╭──
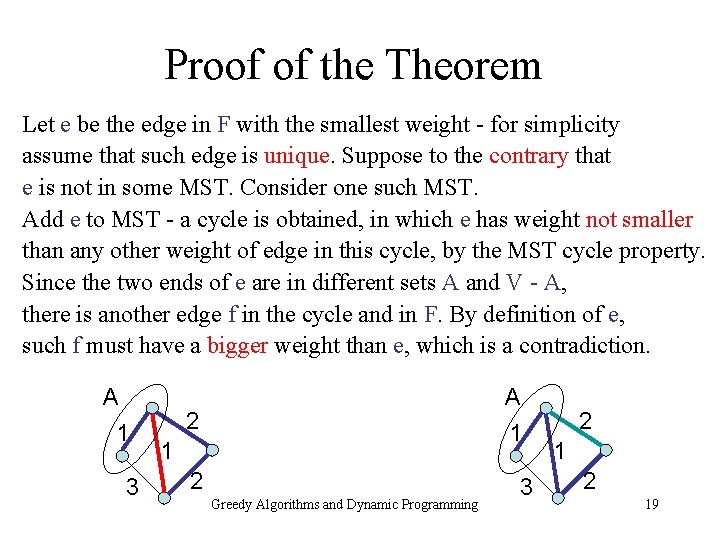 Proof of the Theorem

Let e be the edge in F with the smallest weight - for simplicity assume that such edge is unique. Suppose to the contrary that e is not in some MST. Consider one such MST.
Add e to MST - a cycle is obtained, in which e has weight not smaller than any other weight of edge in this cycle, by the MST cycle property.
Since the two ends of e are in different sets A and V - A,
there is another edge f in the cycle and in F. By definition of e,
such f must have a bigger weight than e, which is a contradiction.

A
1
2
1
3
2

A
1
2
1
3
2

Greedy Algorithms and Dynamic Programming

19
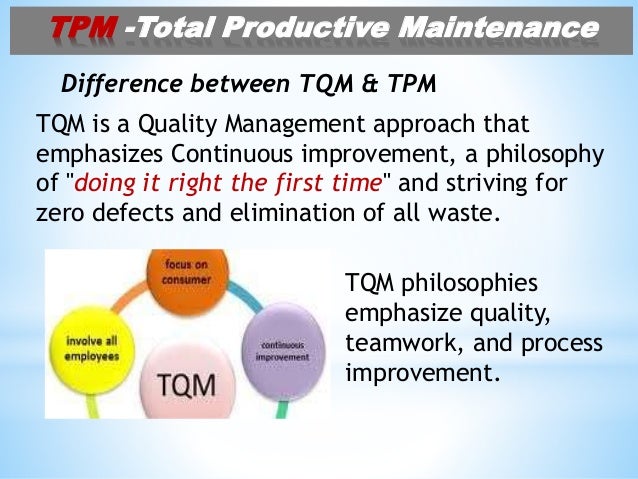 TPM -Total Productive Maintenance

Difference between TQM & TPM

TQM is a Quality Management approach that emphasizes Continuous improvement, a philosophy of "doing it right the first time" and striving for zero defects and elimination of all waste.

focus on consumer

involve all employees

continuous improvement

TQM

TQM philosophies emphasize quality, teamwork, and process improvement.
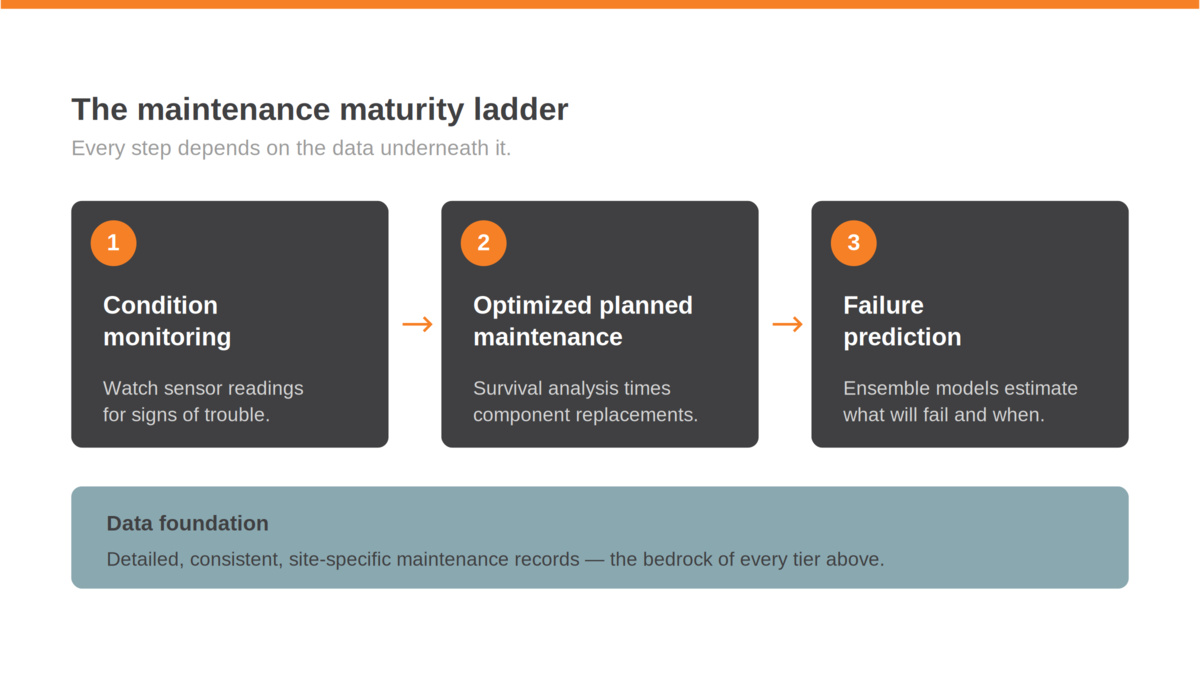 The maintenance maturity ladder

Every step depends on the data underneath it.

1

Condition monitoring

Watch sensor readings for signs of trouble.

→

2

Optimized planned maintenance

Survival analysis times component replacements.

→

3

Failure prediction

Ensemble models estimate what will fail and when.

Data foundation

Detailed, consistent, site-specific maintenance records — the bedrock of every tier above.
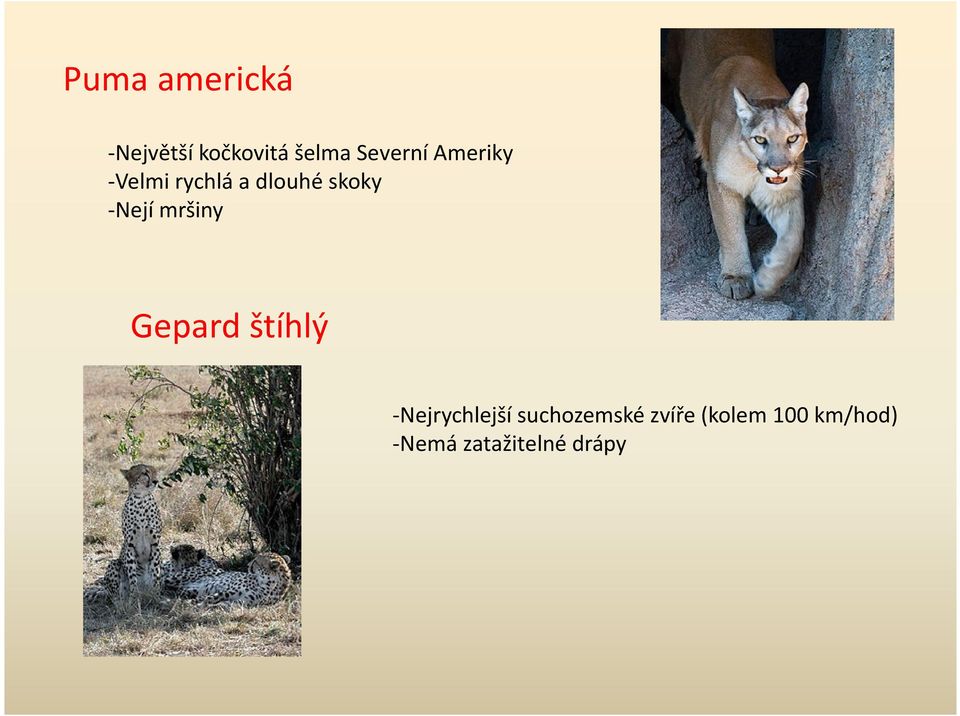 Puma americká

-Největší kočkovitá šelma Severní Ameriky
-Velmi rychlá a dlouhé skoky
-Nejí mršiny

Gepard štíhlý

-Nejrychlejší suchozemské zvíře (kolem 100 km/hod)
-Nemá zatažitelné drápy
╰──
■ What the exercise asks ■
Although the records contain pictures, return only their text, exactly as written.

■ Response area ■
 Proof of the Theorem

Let e be the edge in F with the smallest weight - for simplicity assume that such edge is unique. Suppose to the contrary that e is not in some MST. Consider one such MST.
Add e to MST - a cycle is obtained, in which e has weight not smaller than any other weight of edge in this cycle, by the MST cycle property.
Since the two ends of e are in different sets A and V - A,
there is another edge f in the cycle and in F. By definition of e,
such f must have a bigger weight than e, which is a contradiction.

A
1
2
1
3
2

A
1
2
1
3
2

Greedy Algorithms and Dynamic Programming

19
 TPM -Total Productive Maintenance

Difference between TQM & TPM

TQM is a Quality Management approach that emphasizes Continuous improvement, a philosophy of "doing it right the first time" and striving for zero defects and elimination of all waste.

focus on consumer

involve all employees

continuous improvement

TQM

TQM philosophies emphasize quality, teamwork, and process improvement.
 The maintenance maturity ladder

Every step depends on the data underneath it.

1

Condition monitoring

Watch sensor readings for signs of trouble.

→

2

Optimized planned maintenance

Survival analysis times component replacements.

→

3

Failure prediction

Ensemble models estimate what will fail and when.

Data foundation

Detailed, consistent, site-specific maintenance records — the bedrock of every tier above.
 Puma americká

-Největší kočkovitá šelma Severní Ameriky
-Velmi rychlá a dlouhé skoky
-Nejí mršiny

Gepard štíhlý

-Nejrychlejší suchozemské zvíře (kolem 100 km/hod)
-Nemá zatažitelné drápy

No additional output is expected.